• **Written instruction**
Pick out each line in the entries below that contains the string "visible" and copy it; letter case must match.

• **Records to process**
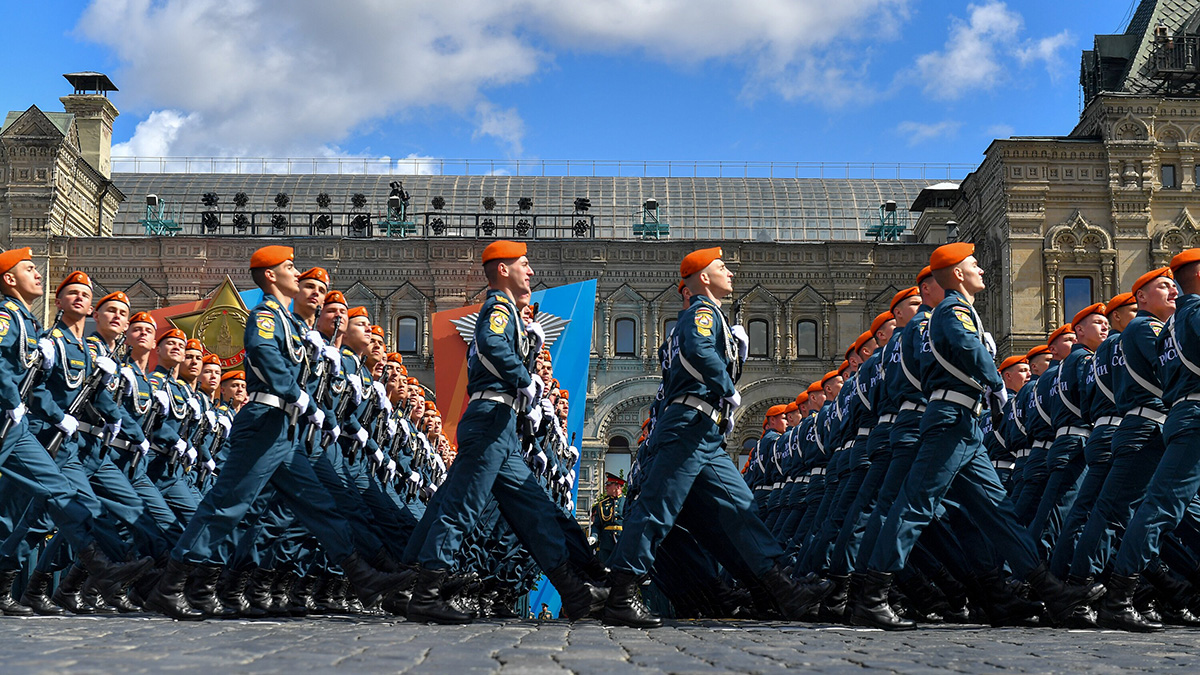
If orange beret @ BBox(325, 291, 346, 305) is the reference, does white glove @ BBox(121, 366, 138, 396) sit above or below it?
below

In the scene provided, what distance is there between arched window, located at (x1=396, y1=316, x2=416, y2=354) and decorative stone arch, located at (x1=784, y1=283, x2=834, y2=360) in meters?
9.68

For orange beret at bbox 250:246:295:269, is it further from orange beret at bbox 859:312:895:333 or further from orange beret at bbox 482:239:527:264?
orange beret at bbox 859:312:895:333

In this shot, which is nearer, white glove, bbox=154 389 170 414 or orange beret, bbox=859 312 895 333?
white glove, bbox=154 389 170 414

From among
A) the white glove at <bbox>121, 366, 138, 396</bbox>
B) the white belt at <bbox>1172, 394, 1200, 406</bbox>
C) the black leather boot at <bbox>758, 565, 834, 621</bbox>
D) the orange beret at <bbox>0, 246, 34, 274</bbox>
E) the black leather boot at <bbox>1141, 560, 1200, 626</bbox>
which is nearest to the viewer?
the white belt at <bbox>1172, 394, 1200, 406</bbox>

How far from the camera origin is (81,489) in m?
9.19

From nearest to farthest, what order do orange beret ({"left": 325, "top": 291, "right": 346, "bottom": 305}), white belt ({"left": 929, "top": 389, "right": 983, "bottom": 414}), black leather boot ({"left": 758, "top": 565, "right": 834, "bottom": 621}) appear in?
black leather boot ({"left": 758, "top": 565, "right": 834, "bottom": 621}), white belt ({"left": 929, "top": 389, "right": 983, "bottom": 414}), orange beret ({"left": 325, "top": 291, "right": 346, "bottom": 305})

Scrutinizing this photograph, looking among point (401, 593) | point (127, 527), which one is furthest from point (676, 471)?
point (127, 527)

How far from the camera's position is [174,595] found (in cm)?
817

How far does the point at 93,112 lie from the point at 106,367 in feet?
115

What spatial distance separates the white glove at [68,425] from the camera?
30.8 ft

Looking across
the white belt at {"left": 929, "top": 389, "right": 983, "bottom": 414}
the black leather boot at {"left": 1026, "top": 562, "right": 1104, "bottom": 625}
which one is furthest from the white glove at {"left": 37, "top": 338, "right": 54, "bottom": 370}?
the black leather boot at {"left": 1026, "top": 562, "right": 1104, "bottom": 625}

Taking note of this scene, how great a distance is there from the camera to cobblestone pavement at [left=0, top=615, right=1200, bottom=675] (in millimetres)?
4961

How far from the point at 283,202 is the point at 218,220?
191 centimetres

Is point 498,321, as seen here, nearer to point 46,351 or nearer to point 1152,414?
point 46,351
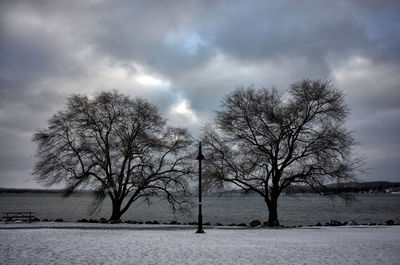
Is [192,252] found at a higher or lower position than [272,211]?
lower

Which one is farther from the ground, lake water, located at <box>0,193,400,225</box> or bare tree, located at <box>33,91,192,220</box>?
bare tree, located at <box>33,91,192,220</box>

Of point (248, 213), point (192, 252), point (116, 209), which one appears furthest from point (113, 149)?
point (248, 213)

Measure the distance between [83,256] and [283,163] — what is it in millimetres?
17959

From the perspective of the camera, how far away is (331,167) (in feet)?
80.1

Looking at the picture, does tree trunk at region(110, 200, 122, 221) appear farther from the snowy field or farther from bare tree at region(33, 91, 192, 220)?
the snowy field

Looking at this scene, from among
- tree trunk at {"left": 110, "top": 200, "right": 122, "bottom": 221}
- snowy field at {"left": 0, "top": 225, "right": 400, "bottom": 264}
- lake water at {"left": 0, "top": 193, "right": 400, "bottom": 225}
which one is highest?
tree trunk at {"left": 110, "top": 200, "right": 122, "bottom": 221}

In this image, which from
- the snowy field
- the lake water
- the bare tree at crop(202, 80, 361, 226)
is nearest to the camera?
the snowy field

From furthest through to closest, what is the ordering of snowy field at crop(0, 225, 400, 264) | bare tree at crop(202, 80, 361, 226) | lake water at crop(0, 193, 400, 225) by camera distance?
1. lake water at crop(0, 193, 400, 225)
2. bare tree at crop(202, 80, 361, 226)
3. snowy field at crop(0, 225, 400, 264)

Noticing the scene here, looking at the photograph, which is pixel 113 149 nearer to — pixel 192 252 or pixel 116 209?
pixel 116 209

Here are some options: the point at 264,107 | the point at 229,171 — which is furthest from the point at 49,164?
the point at 264,107

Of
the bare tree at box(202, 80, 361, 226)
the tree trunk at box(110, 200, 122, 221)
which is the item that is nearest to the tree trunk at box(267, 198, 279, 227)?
Answer: the bare tree at box(202, 80, 361, 226)

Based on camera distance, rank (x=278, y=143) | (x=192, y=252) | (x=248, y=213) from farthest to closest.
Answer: (x=248, y=213)
(x=278, y=143)
(x=192, y=252)

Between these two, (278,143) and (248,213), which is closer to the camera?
(278,143)

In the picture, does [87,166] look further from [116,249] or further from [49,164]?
[116,249]
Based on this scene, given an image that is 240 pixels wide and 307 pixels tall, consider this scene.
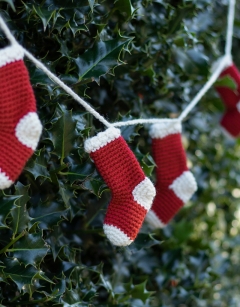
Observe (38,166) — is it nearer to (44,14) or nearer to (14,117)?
(14,117)

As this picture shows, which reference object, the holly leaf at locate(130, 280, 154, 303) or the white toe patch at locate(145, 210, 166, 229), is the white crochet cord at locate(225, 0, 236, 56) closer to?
the white toe patch at locate(145, 210, 166, 229)

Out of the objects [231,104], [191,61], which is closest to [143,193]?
[191,61]

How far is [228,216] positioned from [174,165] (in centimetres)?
72

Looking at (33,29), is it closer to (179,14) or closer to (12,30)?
(12,30)

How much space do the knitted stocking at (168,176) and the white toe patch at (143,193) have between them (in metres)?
0.19

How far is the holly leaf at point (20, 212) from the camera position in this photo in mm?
921

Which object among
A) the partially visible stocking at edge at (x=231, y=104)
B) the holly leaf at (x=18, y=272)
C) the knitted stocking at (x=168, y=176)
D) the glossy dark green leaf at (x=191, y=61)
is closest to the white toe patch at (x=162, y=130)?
the knitted stocking at (x=168, y=176)

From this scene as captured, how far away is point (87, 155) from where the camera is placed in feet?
3.45

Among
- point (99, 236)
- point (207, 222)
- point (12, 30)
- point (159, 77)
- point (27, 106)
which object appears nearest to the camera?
point (27, 106)

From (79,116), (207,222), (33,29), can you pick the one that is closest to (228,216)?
(207,222)

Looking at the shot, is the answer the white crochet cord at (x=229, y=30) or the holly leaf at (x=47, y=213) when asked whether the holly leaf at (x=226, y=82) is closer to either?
the white crochet cord at (x=229, y=30)

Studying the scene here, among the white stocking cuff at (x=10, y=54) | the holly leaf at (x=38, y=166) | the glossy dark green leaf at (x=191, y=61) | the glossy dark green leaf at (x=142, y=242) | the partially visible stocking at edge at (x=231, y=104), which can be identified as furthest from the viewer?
the partially visible stocking at edge at (x=231, y=104)

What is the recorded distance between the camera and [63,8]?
966 mm

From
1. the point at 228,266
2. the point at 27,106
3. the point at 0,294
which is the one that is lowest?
the point at 228,266
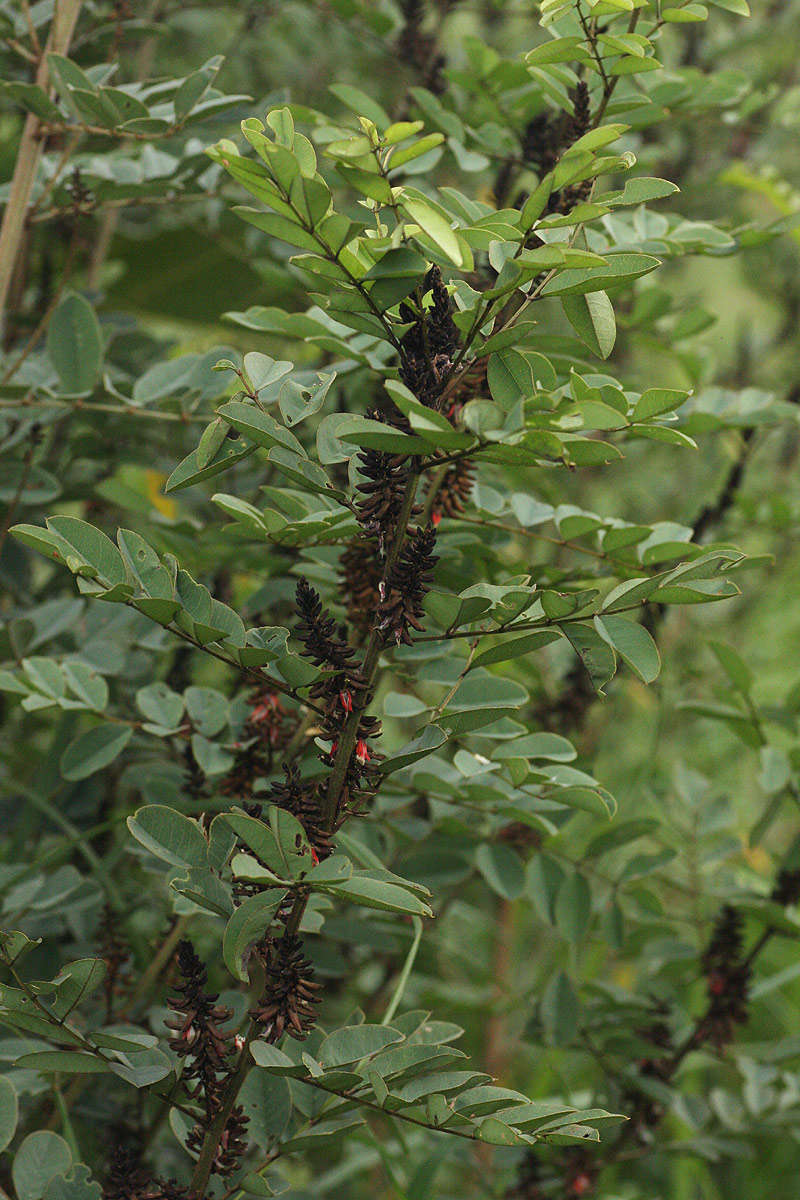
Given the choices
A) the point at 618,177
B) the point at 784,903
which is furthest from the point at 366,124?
the point at 784,903

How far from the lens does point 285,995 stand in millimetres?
403

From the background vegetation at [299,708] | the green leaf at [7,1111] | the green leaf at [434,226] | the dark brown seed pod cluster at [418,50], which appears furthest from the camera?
the dark brown seed pod cluster at [418,50]

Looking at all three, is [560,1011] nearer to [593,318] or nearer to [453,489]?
[453,489]

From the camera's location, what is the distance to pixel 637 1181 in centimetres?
111

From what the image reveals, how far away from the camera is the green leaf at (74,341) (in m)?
0.64

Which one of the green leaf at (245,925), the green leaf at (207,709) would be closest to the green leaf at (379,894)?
the green leaf at (245,925)

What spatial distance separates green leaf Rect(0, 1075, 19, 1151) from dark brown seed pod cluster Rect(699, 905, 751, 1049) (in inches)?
18.1

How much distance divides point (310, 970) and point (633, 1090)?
18.4 inches

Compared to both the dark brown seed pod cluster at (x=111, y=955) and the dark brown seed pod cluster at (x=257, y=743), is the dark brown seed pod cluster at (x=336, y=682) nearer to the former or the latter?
the dark brown seed pod cluster at (x=257, y=743)

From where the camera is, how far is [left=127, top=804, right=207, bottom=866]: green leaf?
41 centimetres

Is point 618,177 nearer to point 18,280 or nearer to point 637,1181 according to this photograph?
point 18,280

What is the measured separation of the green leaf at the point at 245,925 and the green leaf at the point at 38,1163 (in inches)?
5.8

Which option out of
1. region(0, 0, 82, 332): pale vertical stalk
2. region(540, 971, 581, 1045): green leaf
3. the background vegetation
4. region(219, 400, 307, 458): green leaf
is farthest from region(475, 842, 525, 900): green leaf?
region(0, 0, 82, 332): pale vertical stalk

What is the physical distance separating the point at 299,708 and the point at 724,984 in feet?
1.17
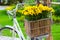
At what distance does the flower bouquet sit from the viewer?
2895mm

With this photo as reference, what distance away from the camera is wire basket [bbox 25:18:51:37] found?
290cm

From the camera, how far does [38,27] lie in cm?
294

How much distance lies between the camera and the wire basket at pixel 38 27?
2902mm

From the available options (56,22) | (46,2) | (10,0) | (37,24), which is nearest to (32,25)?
(37,24)

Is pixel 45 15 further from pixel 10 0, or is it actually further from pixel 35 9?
pixel 10 0

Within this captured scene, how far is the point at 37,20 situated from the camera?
293 cm

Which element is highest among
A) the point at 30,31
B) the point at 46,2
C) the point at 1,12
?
the point at 46,2

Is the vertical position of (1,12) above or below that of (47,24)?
below

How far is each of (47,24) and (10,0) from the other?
8.68 m

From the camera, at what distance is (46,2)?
339 centimetres

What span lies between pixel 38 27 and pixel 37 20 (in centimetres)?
9

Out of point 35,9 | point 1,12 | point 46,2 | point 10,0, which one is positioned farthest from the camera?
point 10,0

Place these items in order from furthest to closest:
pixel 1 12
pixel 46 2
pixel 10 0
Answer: pixel 10 0 < pixel 1 12 < pixel 46 2

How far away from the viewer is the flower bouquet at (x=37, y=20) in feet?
9.50
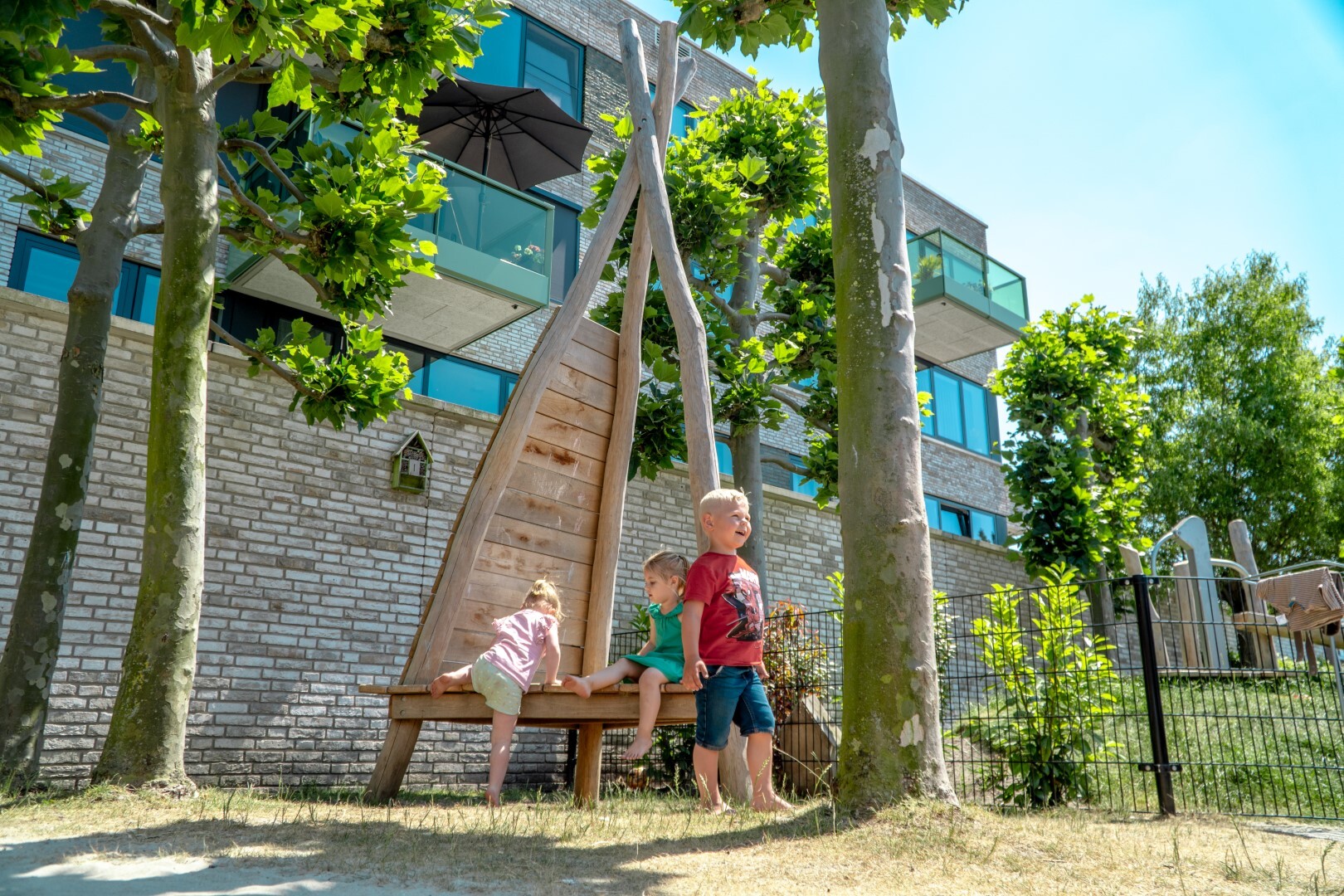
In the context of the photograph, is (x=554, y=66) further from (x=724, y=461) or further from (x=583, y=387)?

• **Correct output**
A) the partially visible stocking at edge at (x=231, y=104)
Studying the scene here, among the white stocking cuff at (x=10, y=54) | the holly leaf at (x=38, y=166) | the glossy dark green leaf at (x=191, y=61) | the glossy dark green leaf at (x=142, y=242) | the partially visible stocking at edge at (x=231, y=104), which can be identified as furthest from the viewer?
the partially visible stocking at edge at (x=231, y=104)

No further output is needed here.